1. Place the brisket in a large bowl, add the Worcestershire sauce, paprika, mustard, chili powder, and 2 tablespoons of the olive oil, and toss. Let the brisket marinate for 30 minutes at room temperature.
2. When ready to cook, season the beef with the salt.
3. Set a 6-quart pressure cooker to the “browning” program. When it is hot, add the remaining 2 tablespoons olive oil and brown the beef in batches. As it is browned, transfer the beef to a baking sheet and set aside.
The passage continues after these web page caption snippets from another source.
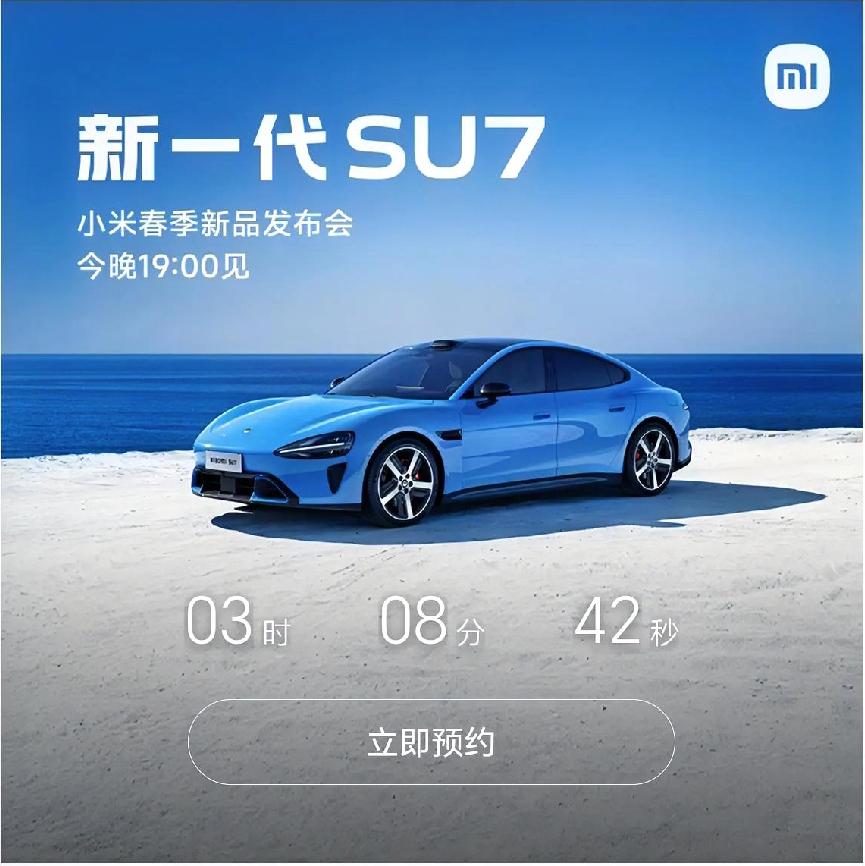 离小米新一代SU7发布只剩3小时，
最大的变数
不是SU7卖多少钱，也不是配置，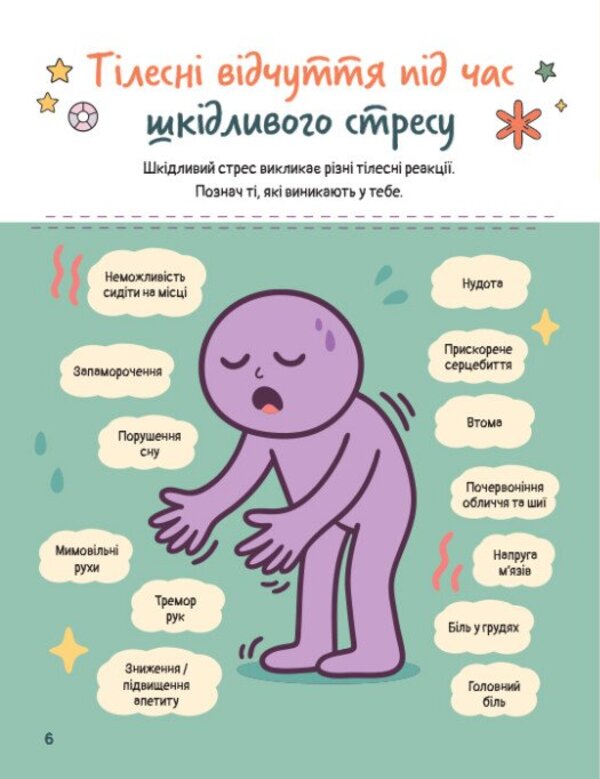 I Study Stress - Вивчаю стрес Natalya Gladkikh - Наталя Гладких 9786170997029-2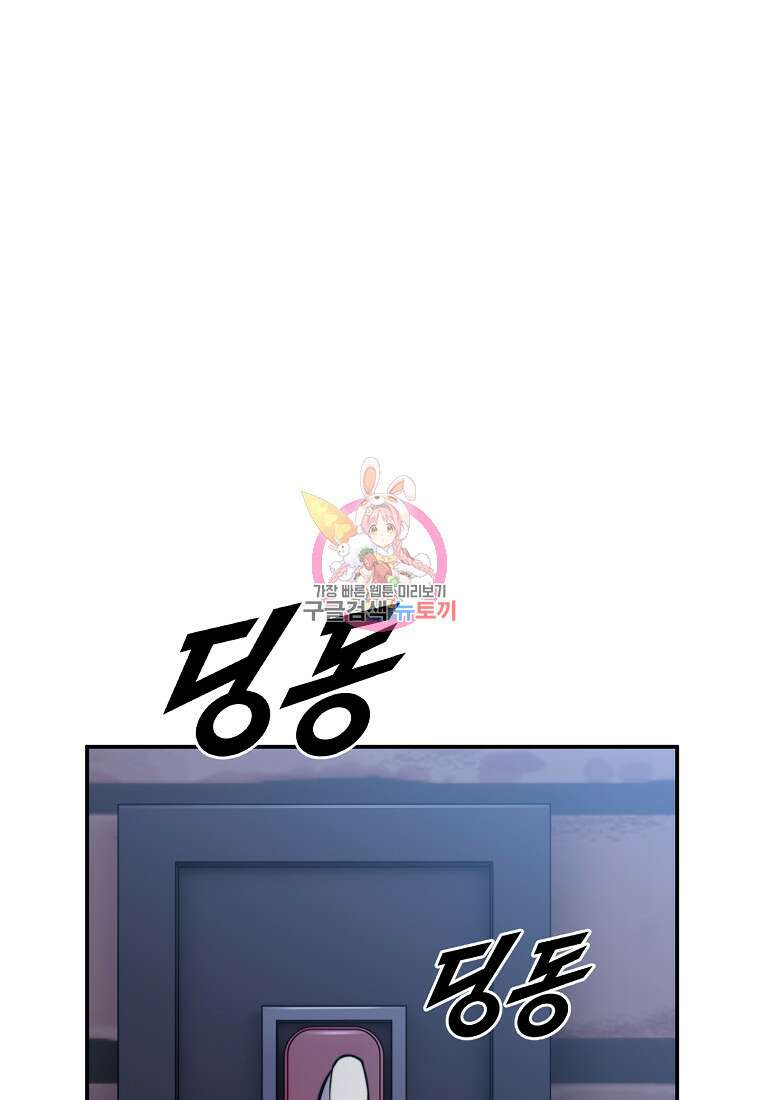 주작학원 43화 1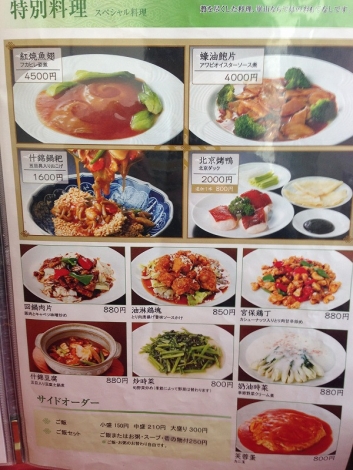 特別料理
4. When all the brisket is browned, add the onion and garlic to the pressure cooker and cook for 6 minutes, or until the onion is soft and slightly translucent. Return the beef to the pressure cooker and add the beer, barbecue sauce, and brown sugar. Close and lock the lid, and set to “high pressure” for 1 1/2 hours.
5. Open the pressure release valve, allow the steam to escape, and carefully unlock and open the lid. Transfer the beef to a baking sheet, and when it is cool enough to handle, thinly slice it across the grain.
6. Set the pressure cooker to the “simmer” program. Return the beef and any accumulated juices to the cooker and cook
for 15 to 20 minutes.
7. Serve the brisket on slider buns, topped with the coleslaw.
8. The brisket can be stored in an airtight container in the refrigerator for up to 3 days or frozen for up to 3 months.